WRITTEN TASK. Transcribe all the records exactly and omit any images they hold.
::: TASK MATERIAL
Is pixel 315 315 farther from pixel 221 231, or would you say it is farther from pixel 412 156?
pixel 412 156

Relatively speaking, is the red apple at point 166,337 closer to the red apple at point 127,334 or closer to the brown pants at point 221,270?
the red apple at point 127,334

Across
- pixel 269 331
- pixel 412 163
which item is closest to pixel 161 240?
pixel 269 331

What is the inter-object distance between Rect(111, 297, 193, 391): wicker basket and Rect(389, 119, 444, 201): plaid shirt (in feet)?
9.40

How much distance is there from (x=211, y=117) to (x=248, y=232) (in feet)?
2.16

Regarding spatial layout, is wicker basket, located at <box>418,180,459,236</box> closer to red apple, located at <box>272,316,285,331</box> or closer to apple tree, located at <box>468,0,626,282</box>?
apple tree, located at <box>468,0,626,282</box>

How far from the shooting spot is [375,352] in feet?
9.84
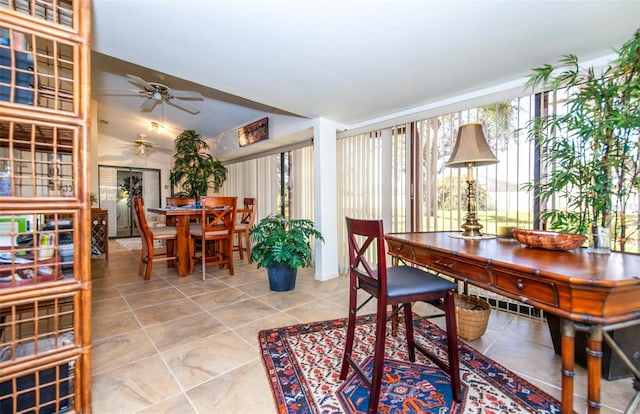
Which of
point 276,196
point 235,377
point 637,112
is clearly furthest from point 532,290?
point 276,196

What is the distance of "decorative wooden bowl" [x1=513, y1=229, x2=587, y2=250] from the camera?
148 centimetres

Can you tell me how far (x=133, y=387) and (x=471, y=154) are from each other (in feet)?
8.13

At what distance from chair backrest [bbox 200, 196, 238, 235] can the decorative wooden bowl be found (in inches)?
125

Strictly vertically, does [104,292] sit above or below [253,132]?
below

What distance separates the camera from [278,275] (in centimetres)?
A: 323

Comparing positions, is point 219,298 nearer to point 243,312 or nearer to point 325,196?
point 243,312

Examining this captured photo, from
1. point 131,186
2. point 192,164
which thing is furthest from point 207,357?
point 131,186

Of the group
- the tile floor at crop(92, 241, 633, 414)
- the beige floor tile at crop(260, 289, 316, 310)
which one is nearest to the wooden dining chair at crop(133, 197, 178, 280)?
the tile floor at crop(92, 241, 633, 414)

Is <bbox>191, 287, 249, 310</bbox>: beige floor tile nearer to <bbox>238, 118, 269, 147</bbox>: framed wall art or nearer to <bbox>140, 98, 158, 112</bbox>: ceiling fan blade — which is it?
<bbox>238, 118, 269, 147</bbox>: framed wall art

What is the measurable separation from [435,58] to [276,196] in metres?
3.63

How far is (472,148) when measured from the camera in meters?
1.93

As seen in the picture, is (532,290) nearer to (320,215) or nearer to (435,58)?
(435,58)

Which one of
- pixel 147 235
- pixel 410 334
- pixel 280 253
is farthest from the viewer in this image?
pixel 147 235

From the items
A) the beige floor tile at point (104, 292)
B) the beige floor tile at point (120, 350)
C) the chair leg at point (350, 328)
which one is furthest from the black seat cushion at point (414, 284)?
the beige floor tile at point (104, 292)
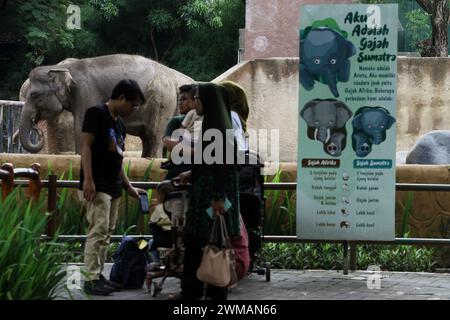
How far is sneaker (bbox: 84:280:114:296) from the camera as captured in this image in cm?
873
::::::
ANSWER TO THE EXERCISE.
Is pixel 315 315 farther from pixel 221 231, or would you say it is farther from pixel 412 156?
pixel 412 156

Relatively speaking, is the red apple at point 166,337 closer to the red apple at point 127,334 or closer to the brown pants at point 221,270?
the red apple at point 127,334

Across
- pixel 269 331
- pixel 412 163
which item is closest to pixel 161 240?
pixel 269 331

What is the inter-object distance between Rect(111, 297, 193, 391): wicker basket and Rect(389, 119, 444, 201): plaid shirt (in feet)?
9.40

How much distance is there from (x=211, y=117) to (x=248, y=232) (in feet)?
2.16

Regarding spatial layout, is wicker basket, located at <box>418,180,459,236</box> closer to red apple, located at <box>272,316,285,331</box> or closer to apple tree, located at <box>468,0,626,282</box>?
apple tree, located at <box>468,0,626,282</box>

How far from the shooting spot is [375,352] in feet?
9.84
Which of
point 276,196
point 235,377
point 637,112
is clearly furthest from point 532,290?
point 276,196

What is the distance of "decorative wooden bowl" [x1=513, y1=229, x2=587, y2=250] from the camera?
148 centimetres

Can you tell me how far (x=133, y=387) and (x=471, y=154) are from each other (in feet)?
8.13

At what distance from chair backrest [bbox 200, 196, 238, 235] can the decorative wooden bowl be found (in inches)?
125

Strictly vertically, does [104,292] sit above or below [253,132]?
below

What distance separates the camera from [278,275] (in centimetres)?
A: 323

Comparing positions, is point 219,298 nearer to point 243,312 or nearer to point 325,196?
point 243,312

Examining this captured photo, from
1. point 131,186
2. point 192,164
which thing is furthest from point 207,357?
point 131,186

Of the group
- the tile floor at crop(92, 241, 633, 414)
- the beige floor tile at crop(260, 289, 316, 310)
which one is nearest to the wooden dining chair at crop(133, 197, 178, 280)?
the tile floor at crop(92, 241, 633, 414)

Is <bbox>191, 287, 249, 310</bbox>: beige floor tile nearer to <bbox>238, 118, 269, 147</bbox>: framed wall art or nearer to <bbox>140, 98, 158, 112</bbox>: ceiling fan blade — which is it?
<bbox>238, 118, 269, 147</bbox>: framed wall art

What is the measurable separation from [435,58] to [276,196] in metres?
3.63

How far is (472,148) when measured from the camera in meters?
1.93

As seen in the picture, is (532,290) nearer to (320,215) or nearer to (435,58)?
(435,58)

Which one of
- pixel 147 235
- pixel 410 334
- pixel 280 253
is farthest from the viewer in this image?
pixel 147 235

From the items
A) the beige floor tile at point (104, 292)
B) the beige floor tile at point (120, 350)
C) the chair leg at point (350, 328)
which one is furthest from the black seat cushion at point (414, 284)?
the beige floor tile at point (104, 292)
How far is sneaker (bbox: 84:280:114:296) from the camera as captured in this image in cm?
873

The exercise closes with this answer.